Suatu sore bersama Raja dan Ratu Belanda – Frieda Amran

Suatu sore bersama Raja dan Ratu Belanda

Facebook, 22 Februari 2020, Oleh: Frieda Amran

Jelang tidur, kira-kira sebulan lalu, sebelum menutup laptop, kubuka email. Siapa tau ada yang menarik atau penting. Ada beberapa email baru, termasuk di antaranya dari Cees de Graaff, direktur Dutch Culture (network and knowledge organisation for international cultural cooperation). Lembaga ini berada di bawah naungan Kementerian Luar Negeri dan Kementerian Pendidikan dan Kebudayaan Belanda. Aku sudah beberapa kali hadir dalam seminar atau simposium yang diadakan oleh Dutch Culture itu. Akan ada seminar barukah?

Subjek emailnya; “Persoonlijke uitnodiging voor het seminar ‘Indonesia and the Netherlands: a joint future”–undangan pribadi untuk seminar. Ngapain seminar kok pake undangan pribadi segala?? Ternyata, baik di surat maupun di undangan resmi yang terlampir, diungkapkan bahwa aku diundang hadir di seminar di Amsterdam yang akan dihadiri oleh Raja dan Ratu Belanda. Seminar kecil itu diorganisir oleh Dutch Culture untuk mempersiapkan pasangan Raja dan Ratu Belanda yang akan ke Indonesia Maret mendatang.

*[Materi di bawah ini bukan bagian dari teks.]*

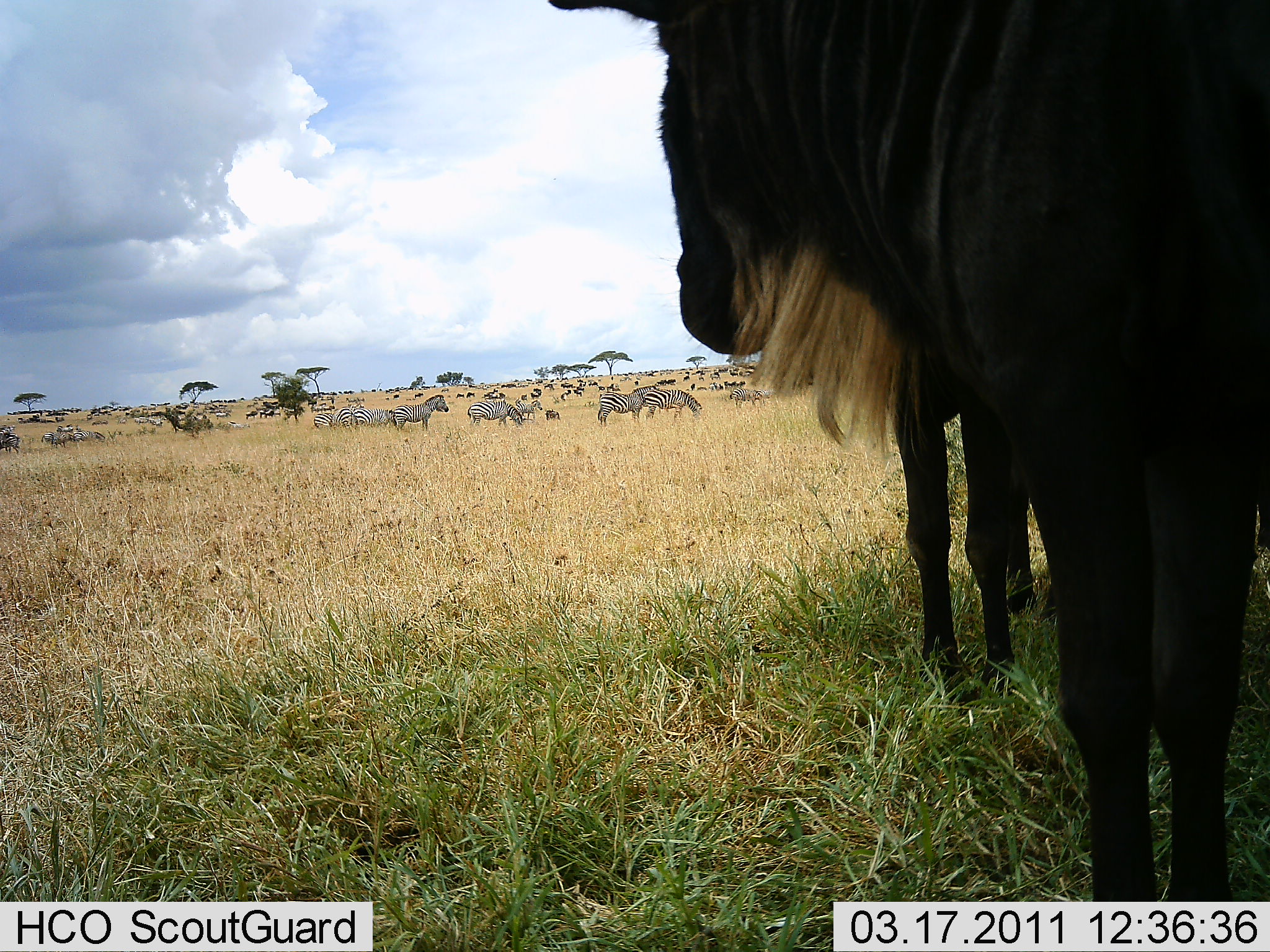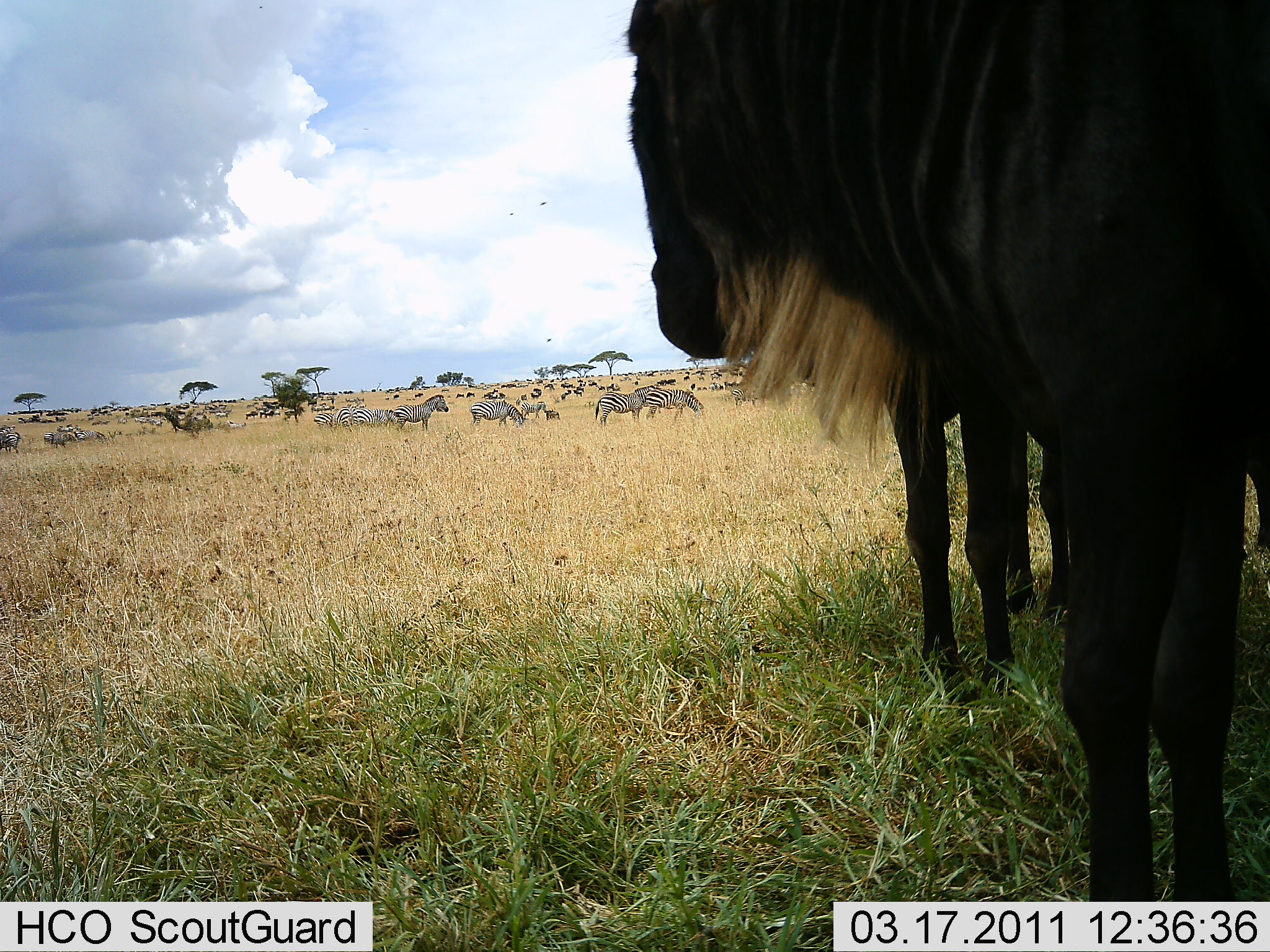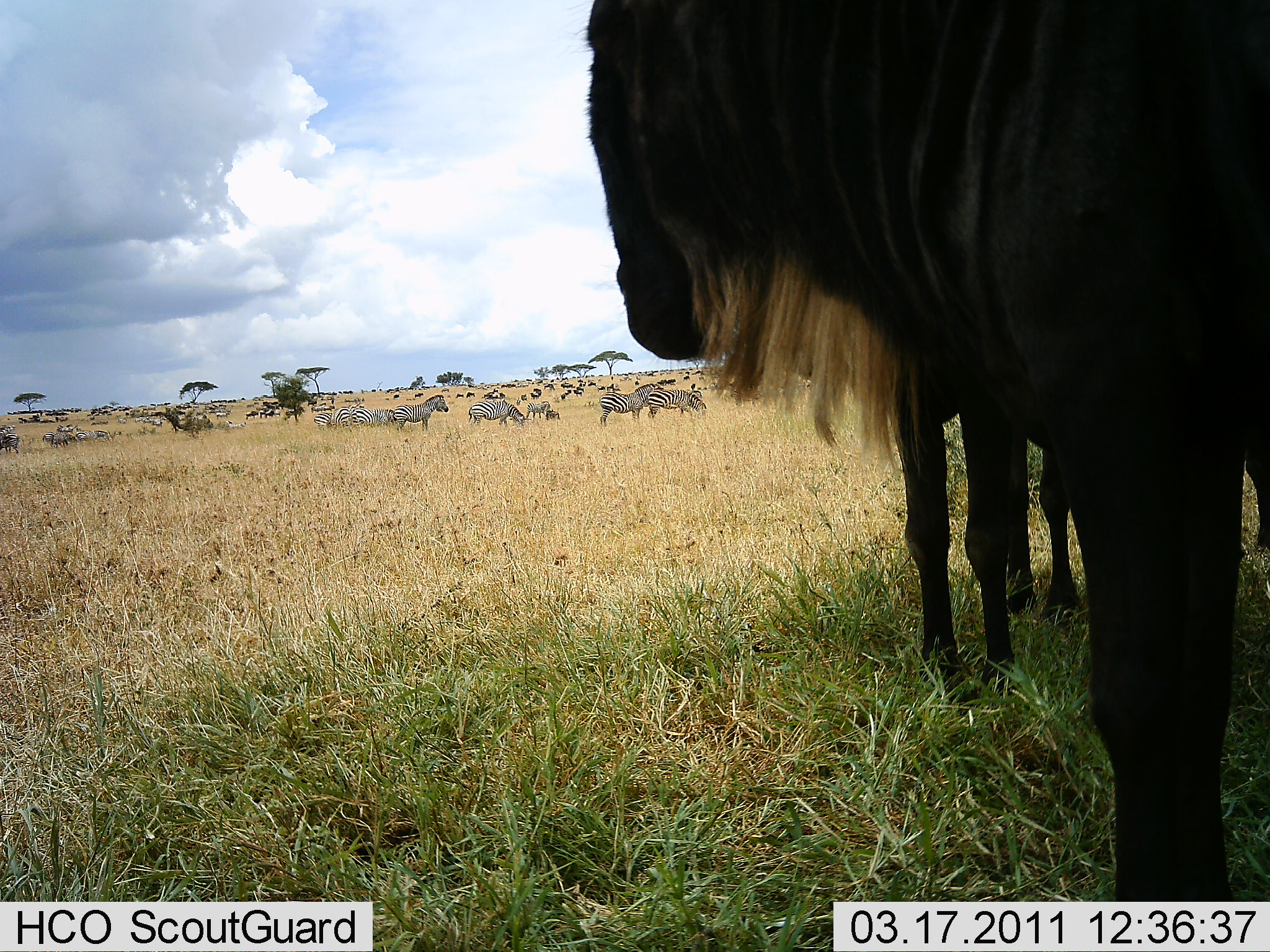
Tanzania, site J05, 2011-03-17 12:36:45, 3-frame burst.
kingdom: Animalia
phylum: Chordata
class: Mammalia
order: Artiodactyla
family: Bovidae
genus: Connochaetes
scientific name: Connochaetes taurinus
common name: blue wildebeest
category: wildebeest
Wildebeest (blue wildebeest) (Connochaetes taurinus), count 3. Behavior (volunteer vote fractions): standing 93%, resting 7%, moving 14%, interacting 0%. Young present (vote fraction): 0%. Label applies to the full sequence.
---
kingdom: Animalia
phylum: Chordata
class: Mammalia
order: Perissodactyla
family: Equidae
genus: Equus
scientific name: Equus quagga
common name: plains zebra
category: zebra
Zebra (plains zebra) (Equus quagga), count 11-50. Behavior (volunteer vote fractions): standing 83%, resting 8%, moving 33%, interacting 0%. Young present (vote fraction): 0%. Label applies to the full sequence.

😲 Hah? Ga salah nih?? Kupikir, aku salah baca atau, mungkin karena sudah jelang tengah malam dan aku sudah mengantuk, aku salah mengerti. Kubacakan undangan itu untuk Misoa dan si Bungsu.

“Wow, Mam!” kata si Bungsu
“Serius?” tanya Misoa
“Maksudnya, aku diundang ke seminar untuk Raja dan Ratu??” tanyaku dungu.
“Sepertinya begitu,” kata Misoa tertawa.
“Aku musti RSVP,” kataku. “Besok aja deh. Cek dulu, bener atau ngga. Ngapain aku diundang? Barangkali hoax nih …”

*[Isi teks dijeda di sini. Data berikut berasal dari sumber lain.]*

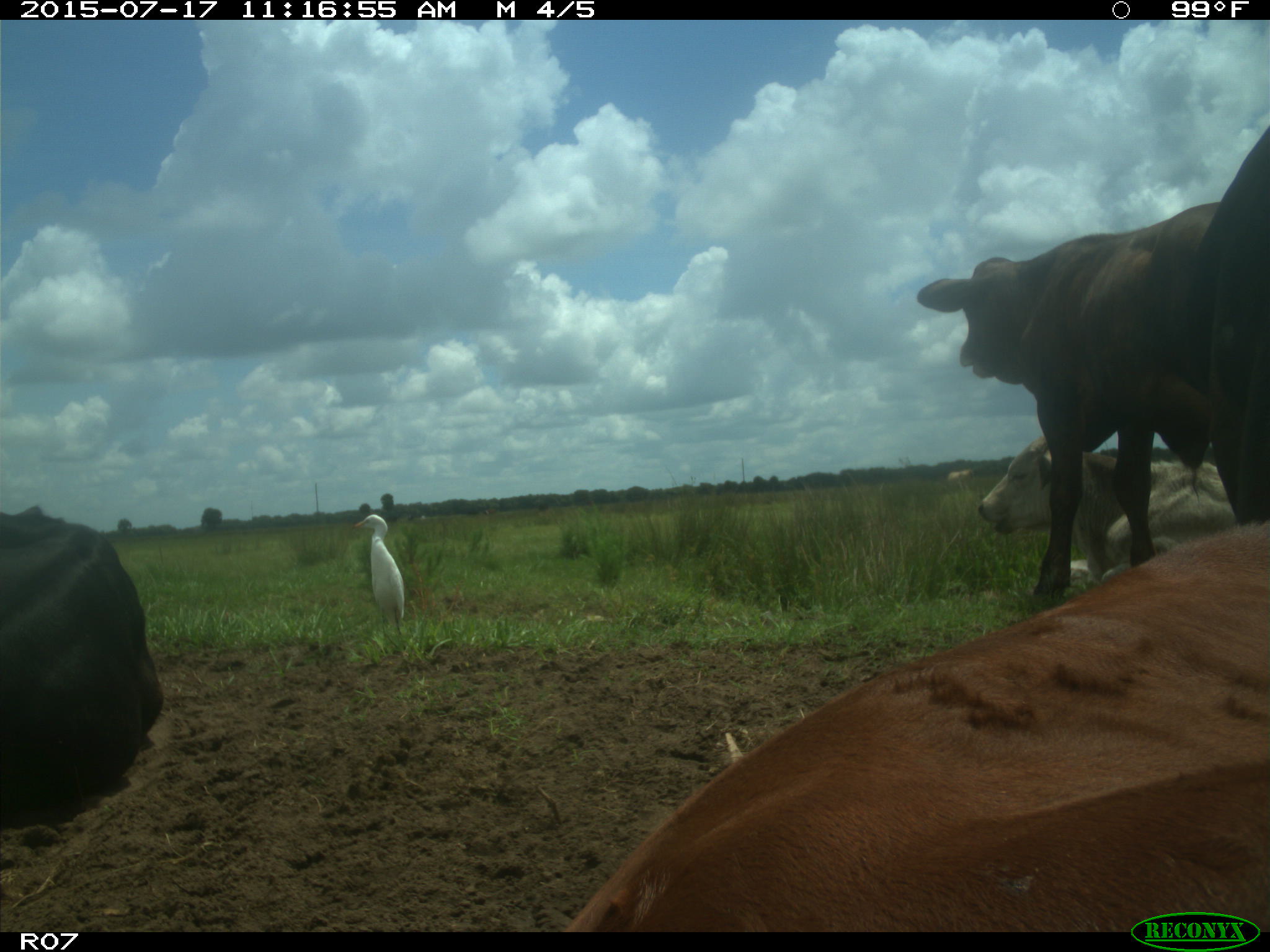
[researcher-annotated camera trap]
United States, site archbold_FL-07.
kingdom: Animalia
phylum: Chordata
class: Mammalia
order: Artiodactyla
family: Bovidae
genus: Bos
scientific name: Bos taurus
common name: domestic cow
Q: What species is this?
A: Bos taurus (domestic cow).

Ternyata, bukan hoax. Aku memang betul-betul diundang untuk hadir di seminar tertutup yang diadakan untuk mempersiapkan pasangan Raja dan Ratu Belanda yang akan ke Indonesia. Aneh. Tapi nyata.

Tentu saja, aku datang. Terlalu cepat. Misoa menurunkan aku di Rokin, salah satu jalan utama di pusat kota Amsterdam. Seminar itu diadakan di gedung pertemuan di ujung daerah lampu merah. Daerah mesum, tapi mahal. Setelah dua jam di jalan, aku sebetulnya kebelet. Aku berjalan cepat ke Nes 45, tempat pertemuan itu.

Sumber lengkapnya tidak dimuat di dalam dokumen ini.